Instruments are engineered for each patient’s anatomy, which yields a precise fit. The instruments detail the bone cuts the patient will need during surgery, thus minimizing the chance for errors and improving the accuracy of the implant’s placement and alignment. Because the instruments are pre-sized and pre-aligned, time in the operating room is less which means the risk of complications such as infection may be reduced. 

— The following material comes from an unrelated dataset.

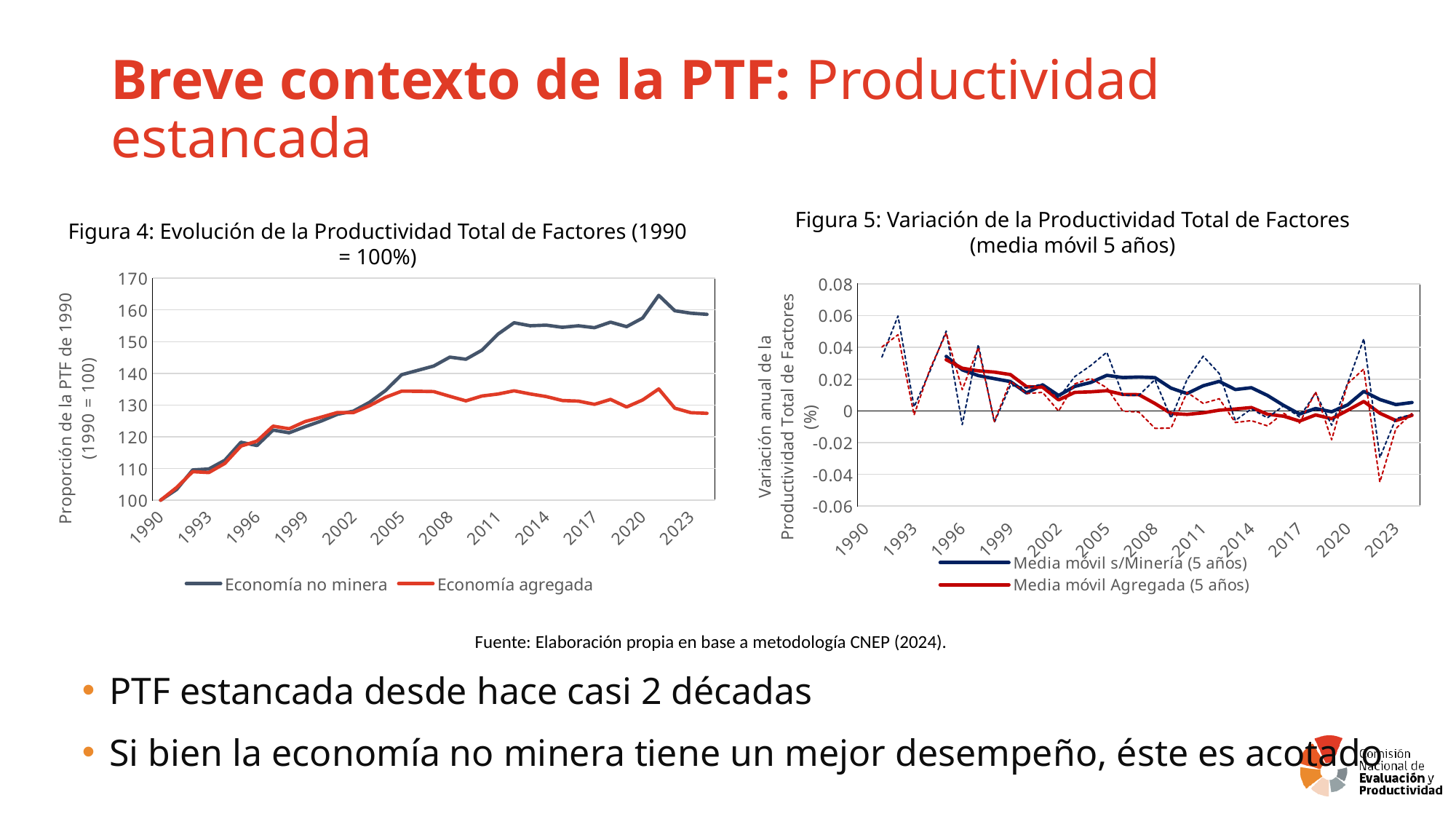
How many series does the legend of Figura 5 list? 2 In Figura 4, what is the value of Economía agregada in 1990? 100 In Figura 4, does the Economía no minera series rise or fall overall from 1990 to 2023? rise What kind of chart is Figura 4? line chart How many series does the legend of Figura 4 list? 2 What is the title of the chart on the left of the slide? Figura 4: Evolución de la Productividad Total de Factores (1990 = 100%) What kind of chart is Figura 5? line chart In Figura 5, is the value for Media móvil s/Minería (5 años) in 1996 greater or less than 0.02? greater In Figura 4, is the value for Economía agregada in 2023 greater or less than 130? less In Figura 5, does the Media móvil Agregada (5 años) series rise or fall overall from 1996 to 2023? fall In Figura 4, which series is higher in 2023, Economía no minera or Economía agregada? Economía no minera In Figura 4, is the value for Economía no minera in 2023 greater or less than 150? greater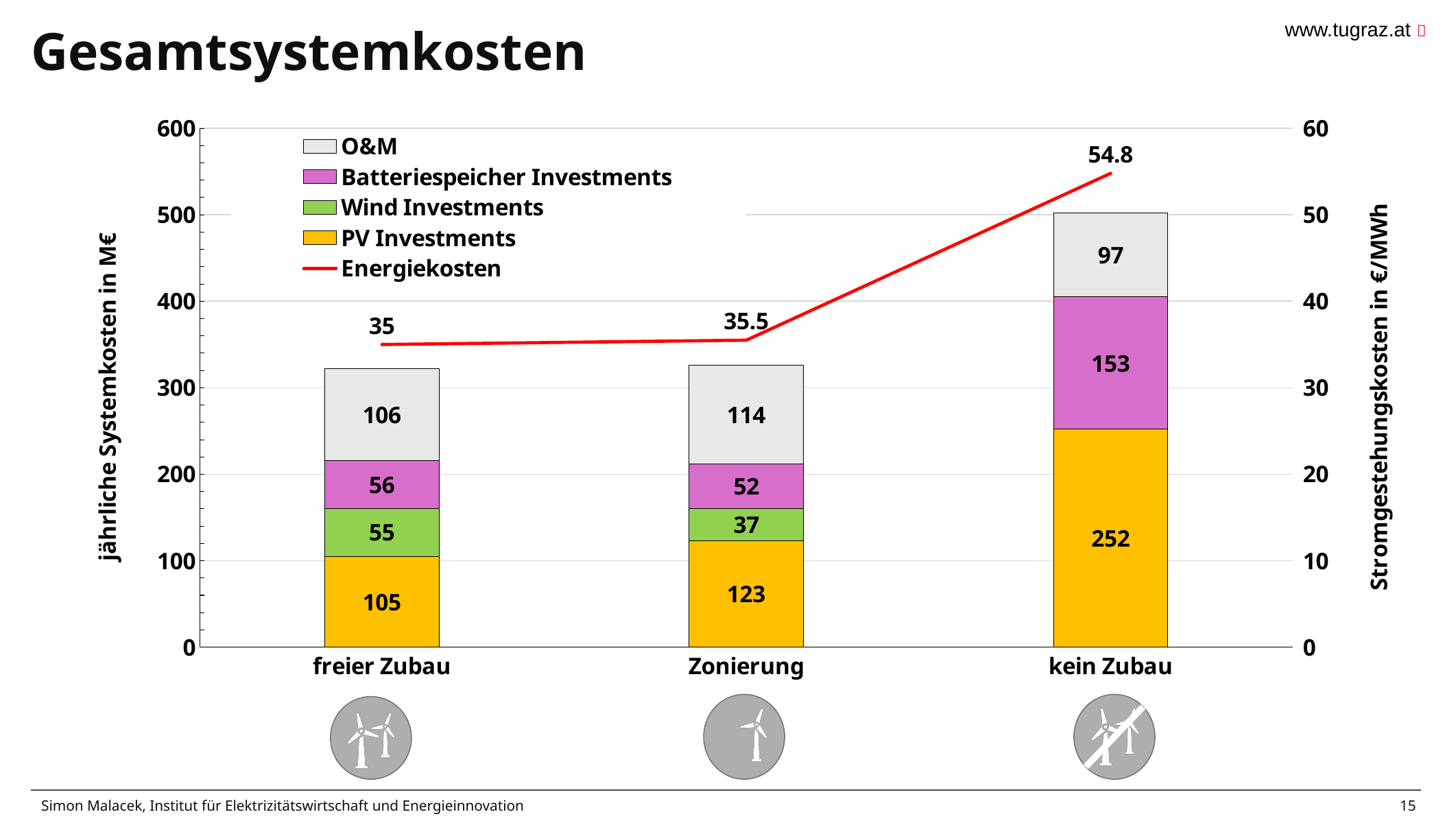
Which category has the lowest Energiekosten value? freier Zubau Does the Energiekosten line rise or fall from freier Zubau to kein Zubau? rise How many series does the legend list? 5 What is the difference between the PV Investments values for kein Zubau and Zonierung? 129 Which is larger, the O&M value for Zonierung or for kein Zubau? Zonierung How many categories are shown on the x axis? 3 What is the O&M value for freier Zubau? 106 What is the Wind Investments value for Zonierung? 37 What is the value of PV Investments for kein Zubau? 252 What is the Energiekosten value for Zonierung? 35.5 Which category has the highest Batteriespeicher Investments value? kein Zubau What is the total of the stacked bar for kein Zubau? 502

The Visionaire technology allows the scanning of the patient’s MRI and x-ray images into a software program. The result is virtual images of the knee. The personal surgical instruments then are created from medical-grade plastic to match shapes and contours of the patient’s knee. These disposable and patient-specific instruments help the surgeon eliminate multiple steps and valuable minutes from knee replacement surgery. 

Hospitals benefit too. The technology helps them reduce expenses as it eliminates sterilization costs associated with traditional reusable instruments. 

The Visionaire Patient Matched technique can be combined with a minimally invasive surgical approach. Minimally invasive surgery (MIS) enables most patients to leave the hospital sooner and return to an active lifestyle sooner. MIS tissue sparing techniques helps reduce scarring, pain and recovery time. The surgeon does not make an incision in the quadriceps tendon, the large muscle on the front of the thigh, and the procedure is done through as small an incision as possible, causing less trauma to soft tissues.